Farshchi Maral, Abdollahi Elham, Saghafi Nafiseh, Hosseini Ahmad, Fallahi Sara, Rostami Sirus, Rostami Parifar, Rafatpanah Houshang, Habibagahi Mojtaba
Immunology Research Center, Inflammation and Inflammatory Diseases Division, Mashhad University of Medical Sciences, Mashhad, Iran.
Department of Gynecology and Obstricts, Mashhad University of Medical Sciences, Mashhad, Iran.
J Clin Transl Res. 2022 May 25;8(3):256-265. eCollection 2022 Jun 29.
The Th17/Treg balance in peripheral blood and reproductive tissues may have a role in the etiology of unexplained recurrent pregnancy loss (URPL). In this study, we evaluated the major cytokine of Treg cells transforming growth factor-beta (TGF-β), and their specific transcription factor Forkhead box P3 (FOXP3), as well as the most highlighted cytokine of Th17 cells (interleukin [IL]-17A) in both URPL patients and healthy women.
Samples were extracted from the peripheral blood, endocervix, endometrium, and vagina of 14 patients with URPL and 12 normal non-pregnant women as a control (normal) group. Quantitative reverse transcription polymerase chain reaction was used to determine gene expression. Enzyme-linked immunosorbent assay was used to determine the levels of cytokines in the serum and cervicovaginal fluid.
We found that in the URPL group, FOXP3 gene expression was considerably higher in peripheral blood than in the normal group (=0.043). TGF-β levels in the cervicovaginal fluid were different in the URPL and normal groups (=0.015). In comparison to the control group, women with URPL had significantly greater IL-17 gene expression in the peripheral blood (=0.01).
Lower TGF-β levels in the cervicovaginal fluid of patients compared to controls may be related with increased IL-17 and FOXP3 mRNA levels in patients with URPL. Dysregulation of local immune responses in reproductive tissues may represent dysregulation of systemic regulatory immunological responses in the pathogenesis of URPL.
Dysregulation of immune responses may play a role in the pathogenesis of URPL at least in some patients with URPL. We conclude that the breakdown of tolerance in the local immune responses is more critical than the breakdown of tolerance in systemic tolerance in the pathogenesis of URPL. Therefore, modulating immune responses in the endometrium and decidua may be the focus of future therapeutic approaches in URPL. The impact of seminal plasma on the expansion of Tregs may provide a novel therapeutic intervention that has already been used in assisted reproductive technologies. Therefore, we suggest that transvaginal TGF-β in women with URPL may induce maternal tolerance which leads to the successful pregnancy.

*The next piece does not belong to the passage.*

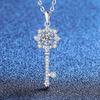 Moissanite Pendant Necklace 1ct 8-Pointed Star Key Jewelry Women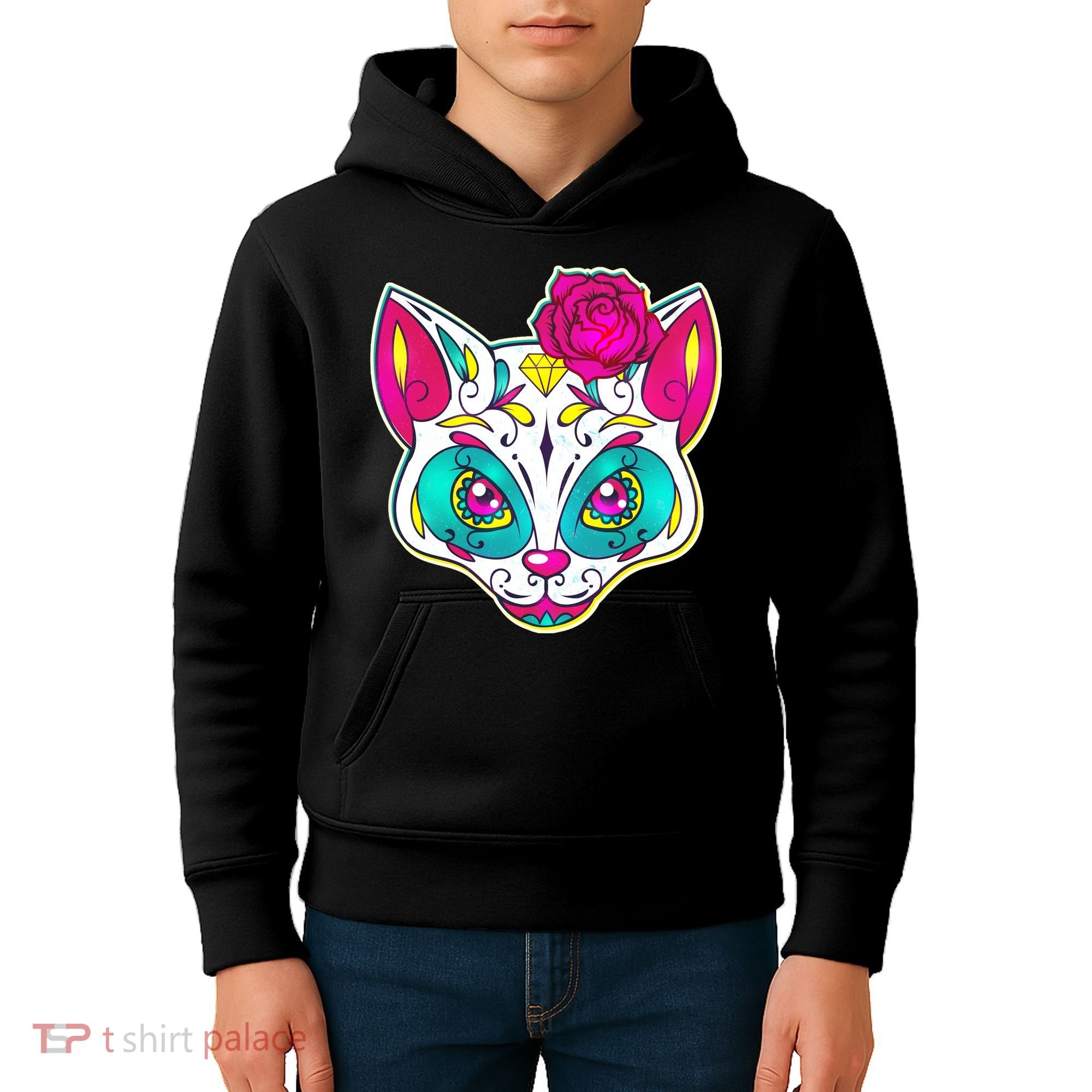 Sugar Skull Cat Kids Hoodie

外周血及生殖组织中的Th17/Treg平衡可能在不明原因复发性流产(URPL)的病因中起作用。在本研究中,我们评估了URPL患者和健康女性中Treg细胞的主要细胞因子转化生长因子-β(TGF-β)及其特异性转录因子叉头框P3(FOXP3),以及Th17细胞最突出的细胞因子(白细胞介素[IL]-17A)。
从14例URPL患者以及作为对照组(正常组)的12名正常未孕女性的外周血、子宫颈、子宫内膜和阴道中提取样本。采用定量逆转录聚合酶链反应来测定基因表达。采用酶联免疫吸附测定法来测定血清和宫颈阴道液中的细胞因子水平。
我们发现,在URPL组中,外周血中FOXP3基因表达显著高于正常组(P = 0.043)。URPL组和正常组宫颈阴道液中的TGF-β水平存在差异(P = 0.015)。与对照组相比,URPL女性外周血中的IL-17基因表达显著更高(P = 0.01)。
与对照组相比,患者宫颈阴道液中较低的TGF-β水平可能与URPL患者中IL-17和FOXP3 mRNA水平升高有关。生殖组织中局部免疫反应的失调可能代表URPL发病机制中全身调节性免疫反应的失调。
免疫反应失调可能至少在部分URPL患者的发病机制中起作用。我们得出结论,在URPL的发病机制中,局部免疫反应中耐受性的破坏比全身耐受性的破坏更为关键。因此,调节子宫内膜和蜕膜中的免疫反应可能是未来URPL治疗方法的重点。精浆对Tregs扩增的影响可能提供一种已在辅助生殖技术中使用的新型治疗干预措施。因此,我们建议对URPL女性经阴道给予TGF-β可能诱导母体耐受性,从而实现成功妊娠。